Noch nie hat die Opposition in Hamburg so viele Kleine Anfragen an den Senat gestellt. Der fühlt sich überfordert – und antwortet immer unwilliger. Mein Kommentar aus dem Abendblatt.
Demokratie ist wirklich ein teurer und bisweilen anstrengender Spaß. Was Wahlen und Volksabstimmungen immer kosten! Und dazu die Unterhaltung von Parlamenten, die Zuschüsse an Parteien und auch die Beantwortung all dieser Kleinen Anfragen, mit denen die Opposition zum Beispiel in Hamburg den Senat so sehr nervt wie noch nie zuvor seit Erfindung der Volksherrschaft. Die Zahl der Anfragen, mit denen laut Hamburger Verfassung jeder Bürgerschafts-abgeordnete Informationen erbitten darf und die der Senat binnen acht Tagen beantworten muss, hat im ersten Quartal 2017 einen neuen Rekordstand erreicht. Das hat mehrere Ursachen.
Erstens zeigt es, dass die Opposition ihren Job gut macht, der bekanntlich darin besteht, die Regierung zu kontrollieren. Zweitens gibt es derzeit mit CDU, Linke, FDP und AfD allein vier Oppositionsfraktionen, die versuchen, eigene Akzente zu setzen. Und drittens antwortete die Regierung bisweilen so ausweichend auf Fragen, dass sie Nachfragen damit selbst provoziert.

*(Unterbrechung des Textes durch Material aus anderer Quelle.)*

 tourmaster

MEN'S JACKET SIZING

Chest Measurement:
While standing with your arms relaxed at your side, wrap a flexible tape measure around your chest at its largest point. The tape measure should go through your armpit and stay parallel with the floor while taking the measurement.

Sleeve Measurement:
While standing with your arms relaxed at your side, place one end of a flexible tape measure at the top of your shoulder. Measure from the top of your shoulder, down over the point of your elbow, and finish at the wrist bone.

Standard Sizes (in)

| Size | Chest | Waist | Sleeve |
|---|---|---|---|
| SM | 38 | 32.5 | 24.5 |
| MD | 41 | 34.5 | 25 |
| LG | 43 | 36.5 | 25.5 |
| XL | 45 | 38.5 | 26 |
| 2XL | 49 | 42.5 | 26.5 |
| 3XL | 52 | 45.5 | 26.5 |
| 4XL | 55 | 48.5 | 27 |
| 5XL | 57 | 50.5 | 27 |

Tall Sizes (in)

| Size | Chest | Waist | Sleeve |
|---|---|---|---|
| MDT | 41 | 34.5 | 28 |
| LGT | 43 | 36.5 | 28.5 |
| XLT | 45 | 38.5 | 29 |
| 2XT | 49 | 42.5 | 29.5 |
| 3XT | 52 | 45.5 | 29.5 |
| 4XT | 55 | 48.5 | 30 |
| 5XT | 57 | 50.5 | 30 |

Vertraute des Bürgermeisters kritisieren Artikel über Anliegen der Opposition als überflüssig
Hinter vorgehaltener Hand beklagt der Senat, dass manche Mitarbeiter nur noch mit der Beantwortung von Oppositionsanfragen befasst sind. Und Vertraute von Bürgermeister Olaf Scholz (der Loblieder auf die Pressefreiheit singt) versuchen, Journalisten von Berichten über Oppositionsanfragen abzubringen – egal, was diese zutage fördern. All das wirkt fast so, als drohe Hamburgs SPD in schlechte alte Muster der Arroganz zurückzufallen. Auch die jetzt von der Bürgerschaftspräsidentin gerügte Weigerung, Informationen herauszugeben, könnte diesen Eindruck erwecken.
Dabei sollte auch dem Hamburger Senat angesichts der aktuellen Weltlage klar sein: Noch nie war die Demokratie so wertvoll wie heute. Sie sollte uns ihr Geld und ein wenig Anstrengung wert sein. Sogar wenn man dafür ein paar zusätzliche Mitarbeiter brauchen sollte.
Erschienen als Kommentar im „Hamburger Abendblatt“ vom 18. April 2017.